Their example was quickly taken up around the world. Already by the time of Coustos’s arrest, freemasonry was well on its way to becoming a great British export, spreading like Shakespeare, football and Marmite around the world. Dickie is good on this advance and on the masons’ broad appeal. He devotes chapters to their vogue in Paris, Naples, Charleston and Washington, DC, and to their many celebrated members, including the Duke of Orléans, George Washington and Joachim Murat, Napoleon’s brother-in-law and for a time king in southern Italy. He also explores the appeal of the masonic model among African-Americans, who formed lodges and assistance networks of their own, and among revolutionaries like the Carbonari, who adopted the masons’ forms, even as they turned against them. And he offers as well rich chapters on the appeal of the brotherhood in various parts of the British Empire, India above all, and its astonishing popularity in the United States, where by the 1960s nearly one in twelve adult males was a mason and the Craft could boast an illustrious membership, including such presidents as Franklin D Roosevelt, Harry Truman and Lyndon Johnson.

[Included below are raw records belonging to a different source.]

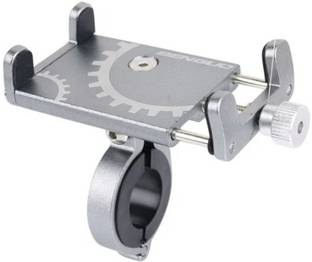 FASTPED Alloy Bicycle Phone Holder Bike Motorcycle Handlebar Clip Stand Bicycle Phone Holder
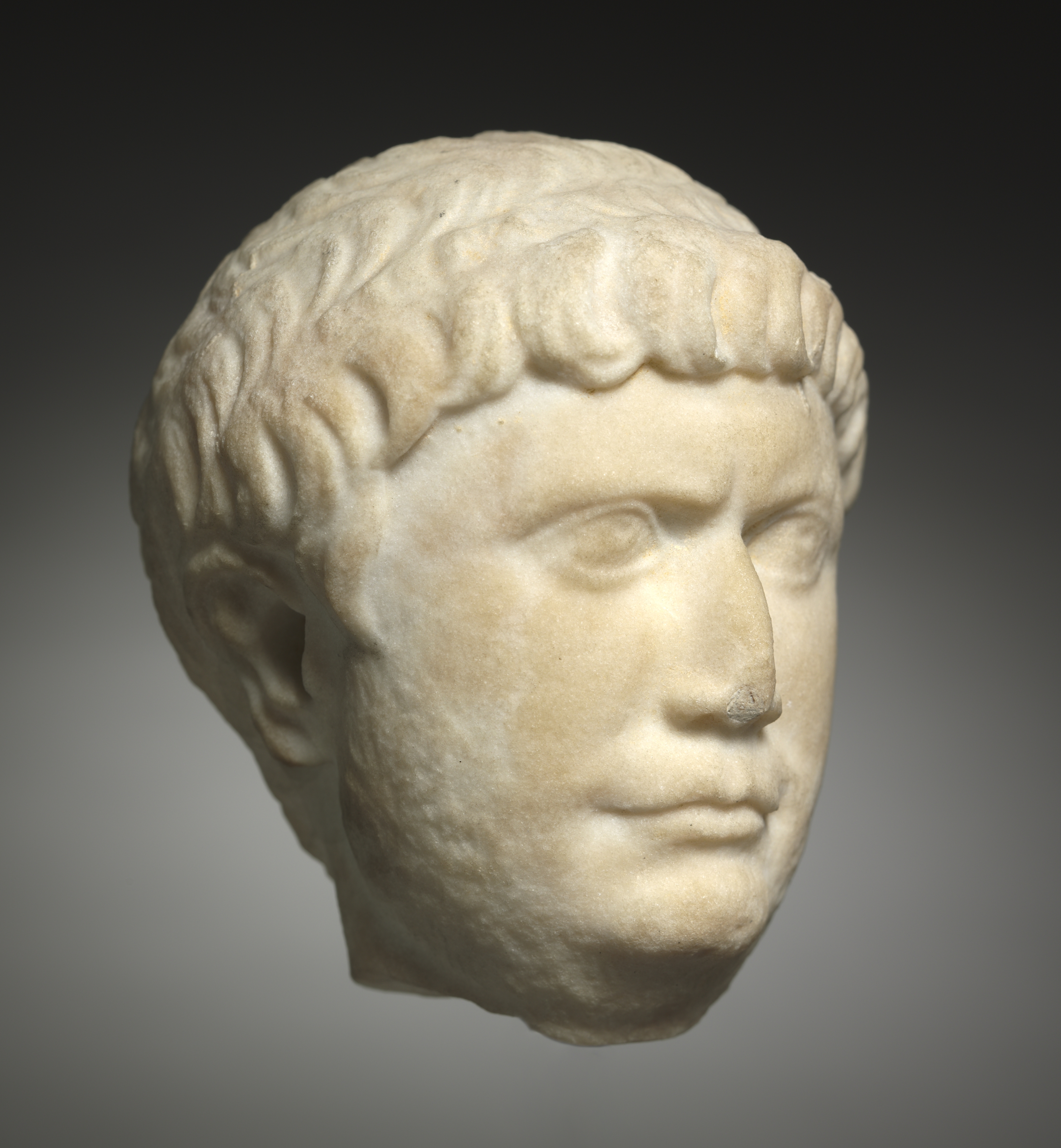 Head of Trajan | Cleveland Museum of Art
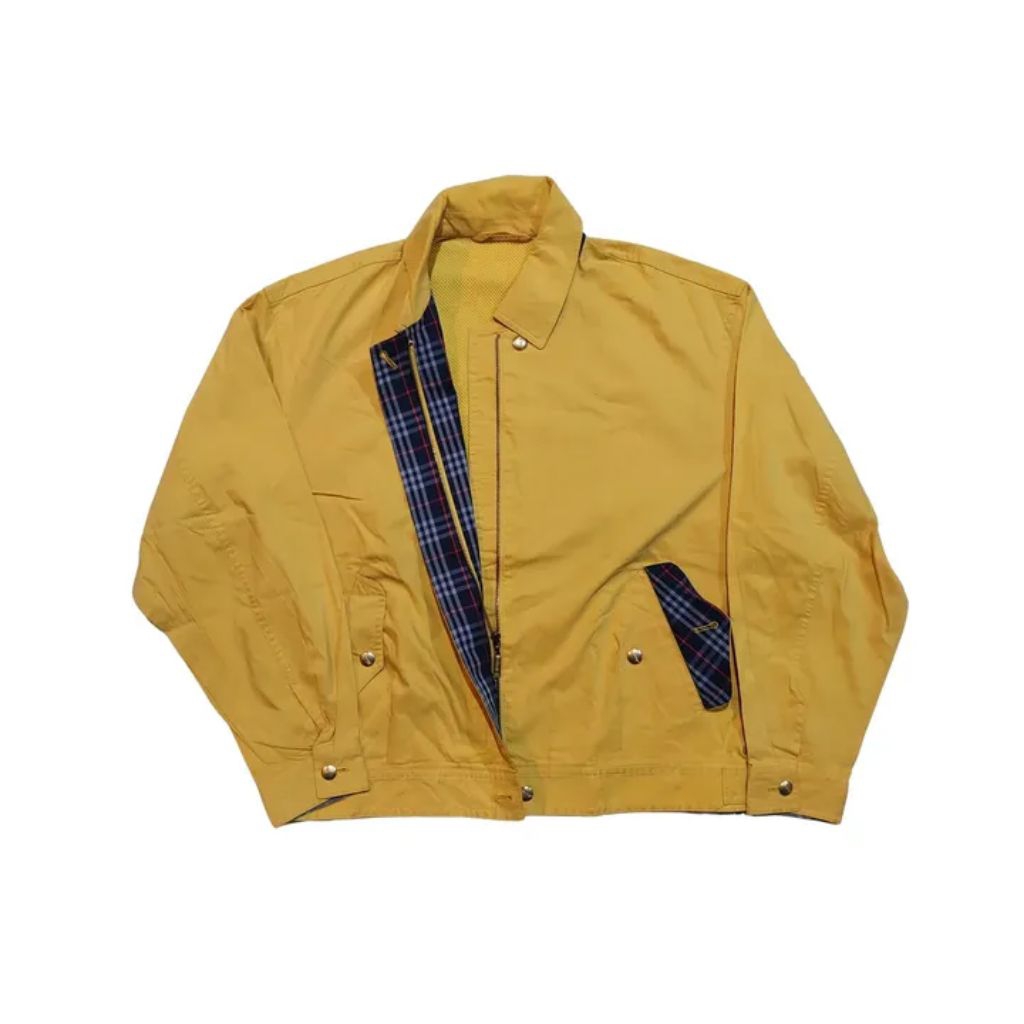 vintage casual harrington yellow uk m not fred perry second brand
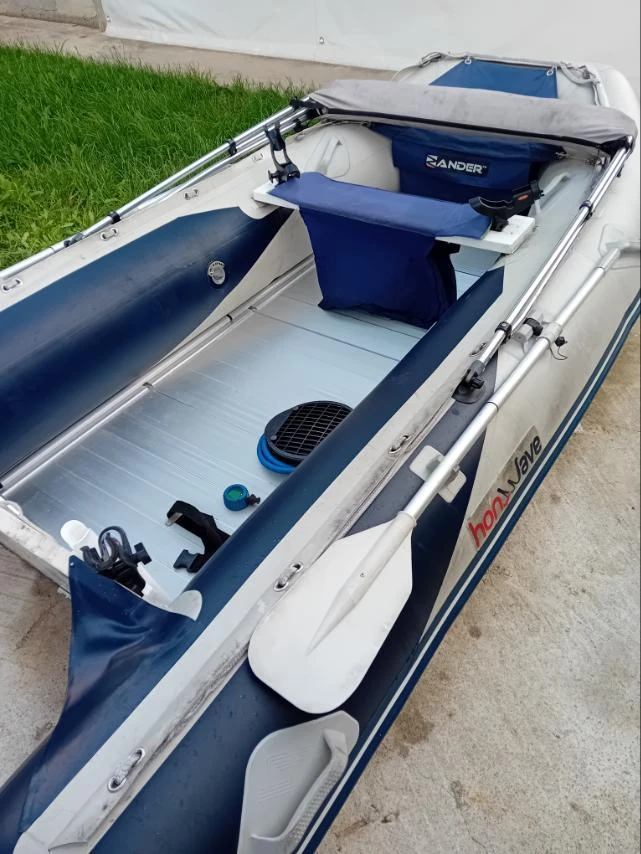 Надуваема лодка Honda Marine Т 35 AL - изображение 4
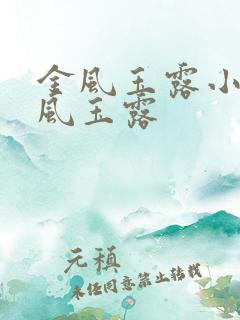 金风玉露小说金风玉露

The story of freemasonry is not all fraternal handshakes and matey slaps on the back, of course. Secrecy may be seductive, but it can also provoke wild speculation of a kind that didn’t end with the Portuguese Inquisition. Amid the violent upheavals of the French Revolution, the displaced Catholic priest Augustin Barruel could be heard denouncing revolutionary events as the consequence of a mischievous plot hatched by the brotherhood. Barruel provided little evidence for his claims, largely because there was none. But he did offer in his spectacularly successful book on the subject a template of supposed masonic machinations that has been recycled ever since. Dickie devotes some of his best chapters to this dark history of suspicion and persecution, with freemasons serving as scapegoats for Mussolini, Hitler and Franco, among many others. And today, freemasonry is banned everywhere in the Muslim world except Lebanon and Morocco.

Yet if freemasons have often been victims, that doesn’t mean that their own history is without stain. Dickie lays bare the chequered nature of the masons’ past, grappling not only with their resistance to female membership but also with their role in facilitating imperial conquest in places like Australia and in perpetuating racism in the United States. He is well aware, too, of the way that the brotherly spirit can go horribly wrong, metastasising into organisations like the KKK or serving, as in postwar Italy, as a front for the Mafia.

And yet at a time when masonic membership around the world is in decline and such forces as globalisation and the internet are ‘forcing us to rethink and reinvent a fundamental human need: community’, Dickie ends on a note of indulgence. We could do worse than contemplate how ‘a form of community born in an earlier global age’ grappled with ways to get along. In that he is surely right.